In the past, most people had a primary care physician that was available most of the time without a long waiting period. Patients with more urgent needs were handled as a priority, and sometimes sent to a specialist or hospital for specific, emergency, or longer-term care. Without many options, patients understood the process, kept their expectations reasonable, and accepted the model.
Today patients have choices—lots of them. In fact, according to a 2015 Fair Health Report, many adults ages 18-44 are more likely to rely on urgent care when they’re in need of healthcare than a primary care physician. Only 43 percent said they would choose primary care. People who have lower salaries also said they would choose the convenience—and perceived lower cost—of urgent care clinics, retail clinics, and when warranted, emergency rooms. In addition, time has become a currency almost as valuable as money. Today’s patients expect care when they need it, without waiting for an appointment.
As an urgent care provider, you’re not trying to replace the primary care clinics in your area, but instead cultivate long-term trust that will lead patients back to you when the time is right.
Just because this new breed of healthcare consumer weighs its options, doesn’t mean they can’t commit to a relationship. And strong relationships begin with engagement.
If you want to know how to build relationships, think about the way you begin relationships with friends—get to know who they are, what’s important to them, and what their kids do on the weekend. Watch, listen, and take note. Once you get to know them, you’ll understand them.

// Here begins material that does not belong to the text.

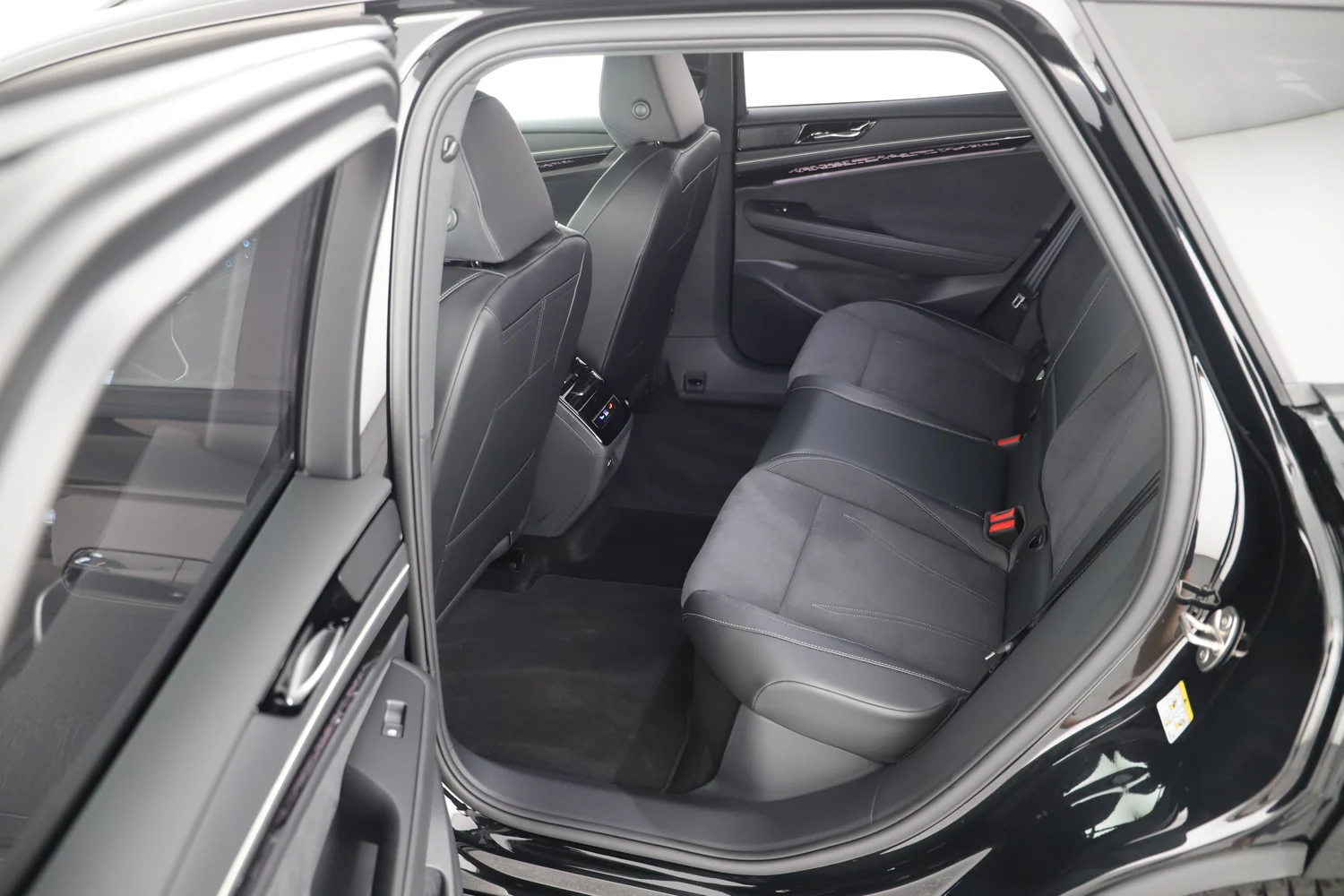 Bild eines ID.7 Tourer Pro S 210 kW Business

You’ll know what’s important to them, and you’ll know how to best engage.
In the same way you nurture a new relationship in your personal life, you have to show your patients you genuinely care—about their health, about their time, and about the things they value.

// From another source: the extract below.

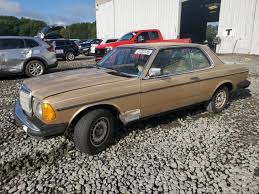 Image result for Pastel Desert Sand 1984 Mercury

Put standard practices in place to make their visit more convenient, their time well spent, and their anxiety less palpable.

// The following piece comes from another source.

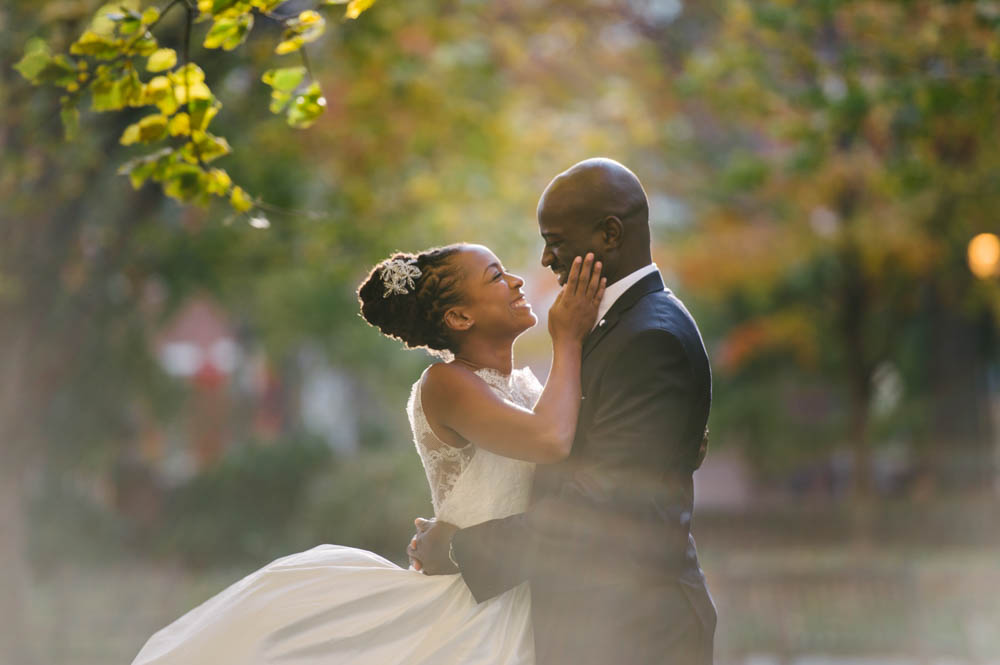 Elegant-Museum-Wedding-in-Pennsylvania (5 of 35)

If you’ve engaged a patient up through this point, the odds for a long-term relationship are good, especially after they begin to feel better due to your care—but there’s still more to do. Don’t sacrifice all the good will and trust you’ve built with a good customer visit experience with inferior follow-up.
In the urgent care industry, building relationships is more important than it has ever been. It requires a patient-centric care model, two-way communication, and a commitment to keeping your customers satisfied and happy. Relationships take time, but once your patients get to know you, believe that you genuinely care about them, and exceed their expectations by providing value, they’ll be ready to make a commitment.